(Stored records)

((

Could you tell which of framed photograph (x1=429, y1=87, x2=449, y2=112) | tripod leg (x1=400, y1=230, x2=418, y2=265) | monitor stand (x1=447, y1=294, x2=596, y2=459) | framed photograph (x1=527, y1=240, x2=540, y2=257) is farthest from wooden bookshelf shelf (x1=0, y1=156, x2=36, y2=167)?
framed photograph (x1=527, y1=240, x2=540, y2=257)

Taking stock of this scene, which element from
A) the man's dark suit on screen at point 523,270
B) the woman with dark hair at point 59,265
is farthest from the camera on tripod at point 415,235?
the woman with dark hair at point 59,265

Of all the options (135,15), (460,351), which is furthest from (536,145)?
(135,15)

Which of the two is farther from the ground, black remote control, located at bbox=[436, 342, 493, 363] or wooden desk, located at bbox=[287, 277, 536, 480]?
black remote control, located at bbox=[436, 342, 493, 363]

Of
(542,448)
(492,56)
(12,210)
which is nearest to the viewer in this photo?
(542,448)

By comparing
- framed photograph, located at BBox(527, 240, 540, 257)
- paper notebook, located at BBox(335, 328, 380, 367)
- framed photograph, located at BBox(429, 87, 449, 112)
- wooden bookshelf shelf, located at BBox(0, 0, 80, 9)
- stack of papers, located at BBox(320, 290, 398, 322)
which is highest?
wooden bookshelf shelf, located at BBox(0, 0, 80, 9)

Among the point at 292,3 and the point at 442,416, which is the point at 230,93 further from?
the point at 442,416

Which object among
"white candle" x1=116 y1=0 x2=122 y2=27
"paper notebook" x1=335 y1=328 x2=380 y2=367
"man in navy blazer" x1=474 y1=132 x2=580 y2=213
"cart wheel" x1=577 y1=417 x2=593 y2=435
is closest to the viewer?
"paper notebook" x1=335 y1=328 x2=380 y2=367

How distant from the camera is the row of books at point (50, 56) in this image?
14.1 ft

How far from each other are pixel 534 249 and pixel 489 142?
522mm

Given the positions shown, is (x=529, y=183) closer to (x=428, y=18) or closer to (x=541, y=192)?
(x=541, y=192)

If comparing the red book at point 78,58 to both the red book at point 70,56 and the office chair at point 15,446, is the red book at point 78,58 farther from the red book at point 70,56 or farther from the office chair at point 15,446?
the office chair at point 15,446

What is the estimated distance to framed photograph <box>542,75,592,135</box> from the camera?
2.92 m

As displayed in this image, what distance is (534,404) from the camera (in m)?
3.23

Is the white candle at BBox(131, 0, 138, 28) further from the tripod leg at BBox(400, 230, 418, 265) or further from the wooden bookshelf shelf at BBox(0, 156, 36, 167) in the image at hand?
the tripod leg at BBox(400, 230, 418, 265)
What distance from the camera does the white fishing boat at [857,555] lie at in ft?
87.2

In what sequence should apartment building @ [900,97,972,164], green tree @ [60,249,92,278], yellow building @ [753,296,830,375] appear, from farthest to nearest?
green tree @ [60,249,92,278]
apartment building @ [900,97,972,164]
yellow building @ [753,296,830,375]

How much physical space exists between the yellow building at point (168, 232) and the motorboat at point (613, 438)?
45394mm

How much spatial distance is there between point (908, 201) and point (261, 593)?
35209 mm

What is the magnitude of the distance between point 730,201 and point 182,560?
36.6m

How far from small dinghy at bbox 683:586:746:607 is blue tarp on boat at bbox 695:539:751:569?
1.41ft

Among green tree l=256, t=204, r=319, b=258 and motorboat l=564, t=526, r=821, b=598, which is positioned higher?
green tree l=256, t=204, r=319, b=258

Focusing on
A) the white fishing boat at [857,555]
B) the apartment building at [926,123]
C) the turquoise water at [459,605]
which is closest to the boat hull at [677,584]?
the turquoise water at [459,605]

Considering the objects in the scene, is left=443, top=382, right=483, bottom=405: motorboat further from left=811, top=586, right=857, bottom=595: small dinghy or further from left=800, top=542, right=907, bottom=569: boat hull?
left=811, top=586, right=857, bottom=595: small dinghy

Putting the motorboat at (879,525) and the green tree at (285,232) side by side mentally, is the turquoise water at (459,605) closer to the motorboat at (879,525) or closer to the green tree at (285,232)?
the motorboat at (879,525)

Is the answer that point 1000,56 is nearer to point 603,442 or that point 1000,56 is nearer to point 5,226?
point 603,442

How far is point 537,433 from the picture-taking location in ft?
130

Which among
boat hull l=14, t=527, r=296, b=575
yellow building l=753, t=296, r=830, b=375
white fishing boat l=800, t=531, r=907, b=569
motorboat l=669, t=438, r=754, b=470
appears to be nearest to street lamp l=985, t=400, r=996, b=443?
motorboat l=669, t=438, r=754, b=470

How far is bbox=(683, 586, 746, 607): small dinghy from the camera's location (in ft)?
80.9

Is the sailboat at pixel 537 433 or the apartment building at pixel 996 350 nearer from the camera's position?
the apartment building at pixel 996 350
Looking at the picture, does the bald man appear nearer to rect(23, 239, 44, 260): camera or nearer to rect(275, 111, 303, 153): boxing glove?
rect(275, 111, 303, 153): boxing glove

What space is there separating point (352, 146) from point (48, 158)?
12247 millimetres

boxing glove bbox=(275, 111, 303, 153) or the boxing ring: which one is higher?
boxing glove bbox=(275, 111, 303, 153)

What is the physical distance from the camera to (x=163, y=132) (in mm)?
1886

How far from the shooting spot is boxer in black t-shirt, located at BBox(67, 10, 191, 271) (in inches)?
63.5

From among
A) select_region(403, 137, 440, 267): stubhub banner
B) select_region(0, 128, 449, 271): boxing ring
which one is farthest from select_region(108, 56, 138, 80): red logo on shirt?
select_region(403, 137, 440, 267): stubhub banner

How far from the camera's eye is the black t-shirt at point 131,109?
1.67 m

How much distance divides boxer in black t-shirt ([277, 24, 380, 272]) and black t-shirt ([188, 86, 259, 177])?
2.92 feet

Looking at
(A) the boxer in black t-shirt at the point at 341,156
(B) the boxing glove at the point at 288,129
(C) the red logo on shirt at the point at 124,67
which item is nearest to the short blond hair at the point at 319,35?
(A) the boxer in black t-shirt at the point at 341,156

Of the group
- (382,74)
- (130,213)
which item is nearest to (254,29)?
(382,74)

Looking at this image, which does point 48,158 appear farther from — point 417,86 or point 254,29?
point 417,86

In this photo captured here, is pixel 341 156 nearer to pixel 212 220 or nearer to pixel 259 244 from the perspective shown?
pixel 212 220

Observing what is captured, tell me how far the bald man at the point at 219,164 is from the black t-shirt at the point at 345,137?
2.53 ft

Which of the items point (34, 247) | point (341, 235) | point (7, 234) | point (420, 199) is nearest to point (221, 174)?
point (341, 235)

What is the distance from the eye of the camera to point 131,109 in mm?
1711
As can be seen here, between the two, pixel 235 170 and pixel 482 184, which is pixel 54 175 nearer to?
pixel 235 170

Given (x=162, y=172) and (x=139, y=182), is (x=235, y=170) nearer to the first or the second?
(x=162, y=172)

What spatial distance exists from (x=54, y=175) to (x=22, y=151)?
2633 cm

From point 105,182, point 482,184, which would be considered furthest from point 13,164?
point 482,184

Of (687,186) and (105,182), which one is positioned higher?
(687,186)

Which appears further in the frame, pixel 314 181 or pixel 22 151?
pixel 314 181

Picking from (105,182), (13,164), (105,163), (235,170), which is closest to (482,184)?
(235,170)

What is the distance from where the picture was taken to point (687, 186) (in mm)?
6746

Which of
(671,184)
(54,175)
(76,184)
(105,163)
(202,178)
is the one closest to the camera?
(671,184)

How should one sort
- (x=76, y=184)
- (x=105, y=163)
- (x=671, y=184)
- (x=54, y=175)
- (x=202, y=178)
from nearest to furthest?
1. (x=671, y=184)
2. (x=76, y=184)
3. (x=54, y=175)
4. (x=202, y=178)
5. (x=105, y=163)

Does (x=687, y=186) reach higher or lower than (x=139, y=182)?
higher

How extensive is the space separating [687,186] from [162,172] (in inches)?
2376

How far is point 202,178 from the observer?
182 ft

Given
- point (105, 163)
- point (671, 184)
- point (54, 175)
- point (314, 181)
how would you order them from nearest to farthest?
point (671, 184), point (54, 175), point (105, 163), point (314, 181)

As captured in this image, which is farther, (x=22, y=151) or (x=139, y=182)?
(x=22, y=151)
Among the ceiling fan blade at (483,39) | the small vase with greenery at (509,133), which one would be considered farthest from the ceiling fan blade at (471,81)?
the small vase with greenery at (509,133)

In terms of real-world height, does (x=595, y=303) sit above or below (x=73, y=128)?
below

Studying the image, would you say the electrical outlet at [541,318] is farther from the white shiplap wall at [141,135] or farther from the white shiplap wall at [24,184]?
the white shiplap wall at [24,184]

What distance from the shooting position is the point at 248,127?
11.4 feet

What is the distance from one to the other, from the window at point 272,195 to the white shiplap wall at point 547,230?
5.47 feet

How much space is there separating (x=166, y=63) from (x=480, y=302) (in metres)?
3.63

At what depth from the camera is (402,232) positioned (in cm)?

))

EXERCISE DIRECTIONS:
Find the line containing "Given (x=162, y=172)". Reproduce it exactly, along with every line after it through the last.

RESPONSE TO THE EXERCISE:
Given (x=162, y=172) and (x=139, y=182), is (x=235, y=170) nearer to the first or the second?
(x=162, y=172)

What spatial distance exists from (x=54, y=175) to (x=22, y=151)?
2633 cm

From point 105,182, point 482,184, which would be considered furthest from point 13,164?
point 482,184

Of (687,186) and (105,182), which one is positioned higher?
(687,186)

Which appears further in the frame, pixel 314 181 or pixel 22 151?
pixel 314 181

Picking from (105,182), (13,164), (105,163), (235,170), which is closest to (482,184)?
(235,170)

What is the distance from where the picture was taken to point (687, 186) (in mm)?
6746

Which of
(671,184)
(54,175)
(76,184)
(105,163)
(202,178)
is the one closest to the camera?
(671,184)

How should one sort
- (x=76, y=184)
- (x=105, y=163)
- (x=671, y=184)
- (x=54, y=175)
- (x=202, y=178)
from nearest to furthest?
1. (x=671, y=184)
2. (x=76, y=184)
3. (x=54, y=175)
4. (x=202, y=178)
5. (x=105, y=163)

Does (x=687, y=186) reach higher or lower than (x=139, y=182)?
higher

How extensive is the space separating [687,186] from [162,172] (in inches)?
2376

How far is point 202,178 from the observer?
182 ft

Given
- point (105, 163)
- point (671, 184)
- point (54, 175)
- point (314, 181)
how would you order them from nearest to farthest?
point (671, 184), point (54, 175), point (105, 163), point (314, 181)

As captured in this image, which is farther, (x=22, y=151) or (x=139, y=182)?
(x=22, y=151)
Among the ceiling fan blade at (483,39) | the small vase with greenery at (509,133), which one would be considered farthest from the ceiling fan blade at (471,81)?
the small vase with greenery at (509,133)

In terms of real-world height, does (x=595, y=303) sit above or below (x=73, y=128)?
below

Studying the image, would you say the electrical outlet at [541,318] is farther from the white shiplap wall at [141,135] or farther from the white shiplap wall at [24,184]?
the white shiplap wall at [24,184]

What distance from the shooting position is the point at 248,127?
11.4 feet

What is the distance from one to the other, from the window at point 272,195 to the white shiplap wall at point 547,230?
5.47 feet

How much space is there separating (x=166, y=63) from (x=480, y=302) (in metres)?
3.63

At what depth from the camera is (402,232) positioned (in cm)?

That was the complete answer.